*Task details*:
Print the records below word for word, beginning with the first line and ending once the line containing "cleaning a dirty grill with a brush" is printed.

Short descriptive text snippets:
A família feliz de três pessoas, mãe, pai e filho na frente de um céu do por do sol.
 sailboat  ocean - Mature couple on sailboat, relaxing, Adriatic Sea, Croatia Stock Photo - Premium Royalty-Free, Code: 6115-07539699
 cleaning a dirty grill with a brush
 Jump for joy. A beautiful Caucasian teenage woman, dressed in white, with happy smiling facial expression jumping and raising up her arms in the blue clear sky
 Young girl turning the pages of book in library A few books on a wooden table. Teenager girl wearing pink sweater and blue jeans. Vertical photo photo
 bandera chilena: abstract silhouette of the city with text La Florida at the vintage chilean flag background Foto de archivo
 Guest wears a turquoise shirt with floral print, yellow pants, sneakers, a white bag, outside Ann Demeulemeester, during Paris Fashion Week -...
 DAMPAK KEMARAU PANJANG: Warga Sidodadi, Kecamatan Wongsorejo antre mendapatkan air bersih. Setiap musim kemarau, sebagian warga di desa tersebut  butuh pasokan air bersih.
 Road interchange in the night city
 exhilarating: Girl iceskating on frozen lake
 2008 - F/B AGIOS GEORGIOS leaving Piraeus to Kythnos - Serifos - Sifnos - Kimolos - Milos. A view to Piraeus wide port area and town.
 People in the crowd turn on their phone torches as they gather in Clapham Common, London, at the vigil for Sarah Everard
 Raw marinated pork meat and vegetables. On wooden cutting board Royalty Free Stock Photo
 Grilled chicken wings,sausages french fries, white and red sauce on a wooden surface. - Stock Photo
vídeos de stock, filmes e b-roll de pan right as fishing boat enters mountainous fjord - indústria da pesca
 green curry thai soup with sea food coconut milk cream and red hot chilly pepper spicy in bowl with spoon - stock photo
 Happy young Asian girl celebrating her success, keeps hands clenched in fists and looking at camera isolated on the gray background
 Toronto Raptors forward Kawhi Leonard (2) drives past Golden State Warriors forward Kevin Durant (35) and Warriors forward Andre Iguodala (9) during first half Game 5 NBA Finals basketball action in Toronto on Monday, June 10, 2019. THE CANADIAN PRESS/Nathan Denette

*Exercise output*:
A família feliz de três pessoas, mãe, pai e filho na frente de um céu do por do sol.
 sailboat  ocean - Mature couple on sailboat, relaxing, Adriatic Sea, Croatia Stock Photo - Premium Royalty-Free, Code: 6115-07539699
 cleaning a dirty grill with a brush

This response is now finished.